### 所选文本:
---+---

改善python的91个建议(一)

1.理解pythonic

快排示例：

def quick_sort(array):
    less = []
    greater = []
    if len(array) <= 1:
        return array
    pivot = array.pop()
    for x in array:
        if x <= pivot:
            less.append(x)
        else:
            greater.append(x)
    return quick_sort(less) + [pivot] + quick_sort(greater)

import random
quick_sort([random.randint(1, 1000) for i in range(10)])
Out[31]:
[16, 342, 385, 449, 552, 693, 827, 831, 890, 939]

# 变量交换
a, b = b, a
# 上下文管理
with open(path, 'r') as f:
    do_sth_with(f)
# 不应当过分地追求奇技淫巧
a = [1, 2, 3, 4]
a[::-1] # 不推荐。好吧，自从学了切片我一直用的这个
list(reversed(a))   # 推荐

推荐深入学习 Flask、gevent 和 requests。

---+---

### 已存数据:
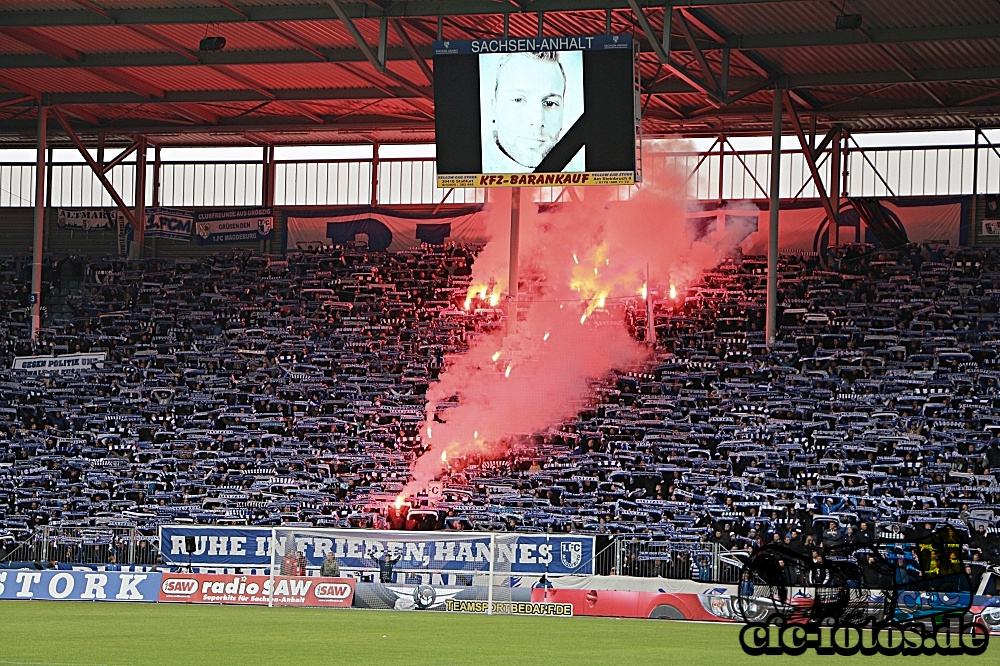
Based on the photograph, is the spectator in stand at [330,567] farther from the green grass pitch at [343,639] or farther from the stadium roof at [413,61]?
the stadium roof at [413,61]

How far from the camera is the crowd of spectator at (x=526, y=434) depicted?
104ft

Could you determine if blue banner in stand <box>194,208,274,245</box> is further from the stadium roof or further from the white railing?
the stadium roof

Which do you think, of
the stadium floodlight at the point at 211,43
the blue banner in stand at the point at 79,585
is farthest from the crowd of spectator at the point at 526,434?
the stadium floodlight at the point at 211,43

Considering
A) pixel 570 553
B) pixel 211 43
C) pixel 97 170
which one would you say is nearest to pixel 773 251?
pixel 570 553

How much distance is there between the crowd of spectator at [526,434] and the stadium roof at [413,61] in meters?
4.19

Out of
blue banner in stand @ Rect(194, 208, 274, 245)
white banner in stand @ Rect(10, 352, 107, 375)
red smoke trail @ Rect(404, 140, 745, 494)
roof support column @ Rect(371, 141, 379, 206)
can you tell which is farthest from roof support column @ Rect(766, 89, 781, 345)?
white banner in stand @ Rect(10, 352, 107, 375)

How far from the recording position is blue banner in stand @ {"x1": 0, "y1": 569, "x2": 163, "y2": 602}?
27.5m

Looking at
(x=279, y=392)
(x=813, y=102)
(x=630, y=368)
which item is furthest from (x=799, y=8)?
(x=279, y=392)

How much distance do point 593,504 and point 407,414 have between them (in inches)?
244

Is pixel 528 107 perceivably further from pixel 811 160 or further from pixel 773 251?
pixel 811 160

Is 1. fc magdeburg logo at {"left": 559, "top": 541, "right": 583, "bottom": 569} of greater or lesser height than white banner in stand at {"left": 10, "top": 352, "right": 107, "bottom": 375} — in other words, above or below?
below

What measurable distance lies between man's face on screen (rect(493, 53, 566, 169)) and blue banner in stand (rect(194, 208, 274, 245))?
19663 millimetres

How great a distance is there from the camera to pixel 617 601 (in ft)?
86.4

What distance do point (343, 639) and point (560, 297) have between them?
2072cm
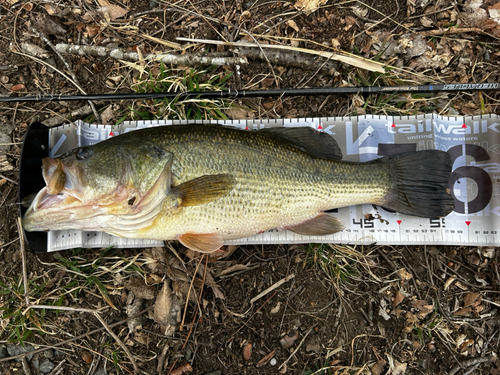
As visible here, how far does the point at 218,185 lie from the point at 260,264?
119cm

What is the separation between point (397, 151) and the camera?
3537 mm

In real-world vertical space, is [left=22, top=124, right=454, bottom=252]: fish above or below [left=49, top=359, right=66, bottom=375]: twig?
A: above

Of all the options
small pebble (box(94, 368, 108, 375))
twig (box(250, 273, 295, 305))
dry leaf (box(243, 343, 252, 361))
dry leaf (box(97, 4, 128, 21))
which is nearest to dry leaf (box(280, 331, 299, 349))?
dry leaf (box(243, 343, 252, 361))

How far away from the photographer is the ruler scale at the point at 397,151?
11.2 ft

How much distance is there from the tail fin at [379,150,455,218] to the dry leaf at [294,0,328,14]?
77.3 inches

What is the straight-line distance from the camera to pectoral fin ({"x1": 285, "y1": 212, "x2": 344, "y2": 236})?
10.4 ft

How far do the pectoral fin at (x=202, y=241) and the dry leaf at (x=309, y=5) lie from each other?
2.80m

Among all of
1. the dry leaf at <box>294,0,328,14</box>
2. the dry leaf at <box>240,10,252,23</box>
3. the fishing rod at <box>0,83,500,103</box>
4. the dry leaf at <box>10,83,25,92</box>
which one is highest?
the dry leaf at <box>294,0,328,14</box>

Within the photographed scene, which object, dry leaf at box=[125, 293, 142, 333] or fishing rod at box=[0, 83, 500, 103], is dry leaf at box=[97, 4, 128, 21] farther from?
dry leaf at box=[125, 293, 142, 333]

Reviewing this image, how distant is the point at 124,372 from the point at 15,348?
1195 millimetres

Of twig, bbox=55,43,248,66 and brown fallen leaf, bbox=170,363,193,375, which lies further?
twig, bbox=55,43,248,66

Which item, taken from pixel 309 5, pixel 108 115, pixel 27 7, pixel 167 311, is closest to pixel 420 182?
pixel 309 5

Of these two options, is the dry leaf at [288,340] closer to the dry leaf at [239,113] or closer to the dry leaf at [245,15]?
the dry leaf at [239,113]

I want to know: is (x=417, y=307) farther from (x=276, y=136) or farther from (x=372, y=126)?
(x=276, y=136)
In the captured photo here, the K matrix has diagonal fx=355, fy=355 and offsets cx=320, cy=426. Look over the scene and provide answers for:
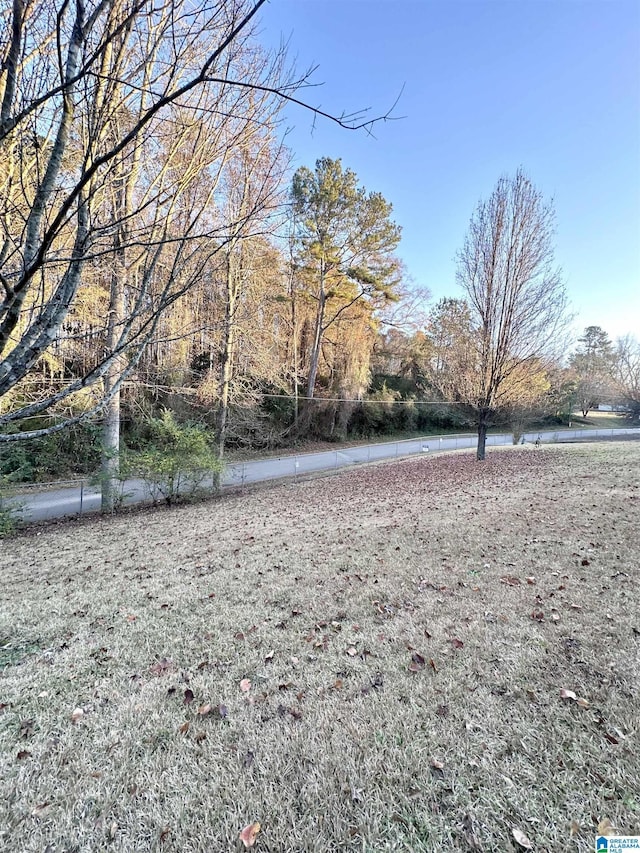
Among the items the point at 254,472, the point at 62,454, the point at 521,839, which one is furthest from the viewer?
the point at 254,472

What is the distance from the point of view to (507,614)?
9.55 feet

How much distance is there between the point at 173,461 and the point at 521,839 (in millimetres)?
8423

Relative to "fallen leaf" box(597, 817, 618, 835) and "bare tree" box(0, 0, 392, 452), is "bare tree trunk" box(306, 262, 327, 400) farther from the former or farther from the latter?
"fallen leaf" box(597, 817, 618, 835)

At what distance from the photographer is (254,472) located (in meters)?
14.1

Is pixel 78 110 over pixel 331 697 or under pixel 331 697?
over

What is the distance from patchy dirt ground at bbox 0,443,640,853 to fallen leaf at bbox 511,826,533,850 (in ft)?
0.07

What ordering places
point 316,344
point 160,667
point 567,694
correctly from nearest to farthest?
point 567,694 < point 160,667 < point 316,344

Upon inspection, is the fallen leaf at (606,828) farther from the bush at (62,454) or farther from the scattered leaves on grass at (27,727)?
the bush at (62,454)

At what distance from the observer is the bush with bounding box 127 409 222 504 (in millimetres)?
8414

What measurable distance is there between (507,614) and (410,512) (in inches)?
143

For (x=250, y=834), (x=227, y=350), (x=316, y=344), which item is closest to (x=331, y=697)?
(x=250, y=834)

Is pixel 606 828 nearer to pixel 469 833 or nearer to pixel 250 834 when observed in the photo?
pixel 469 833

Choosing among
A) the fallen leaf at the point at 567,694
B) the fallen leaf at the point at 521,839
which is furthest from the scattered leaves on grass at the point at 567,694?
the fallen leaf at the point at 521,839

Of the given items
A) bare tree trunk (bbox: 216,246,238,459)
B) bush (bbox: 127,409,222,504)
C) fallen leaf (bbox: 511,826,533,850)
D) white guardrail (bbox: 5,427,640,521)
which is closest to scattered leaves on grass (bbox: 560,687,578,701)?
fallen leaf (bbox: 511,826,533,850)
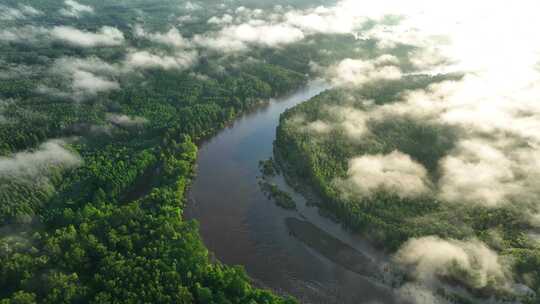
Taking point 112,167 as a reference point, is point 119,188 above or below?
below

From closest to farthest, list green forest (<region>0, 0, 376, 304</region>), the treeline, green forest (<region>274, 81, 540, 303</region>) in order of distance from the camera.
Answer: the treeline < green forest (<region>0, 0, 376, 304</region>) < green forest (<region>274, 81, 540, 303</region>)

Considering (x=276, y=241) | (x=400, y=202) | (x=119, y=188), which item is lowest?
(x=276, y=241)

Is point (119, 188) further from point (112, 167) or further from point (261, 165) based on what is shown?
point (261, 165)

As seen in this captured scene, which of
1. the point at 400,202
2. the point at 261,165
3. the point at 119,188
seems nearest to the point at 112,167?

---+---

### 题目说明:
把前面那篇关于改善Python写法的文字中，从“改善python的91个建议(一)”开始、到“pivot = array.pop()”结束的部分原样重新写出。

### 答案:
改善python的91个建议(一)

1.理解pythonic

快排示例：

def quick_sort(array):
    less = []
    greater = []
    if len(array) <= 1:
        return array
    pivot = array.pop()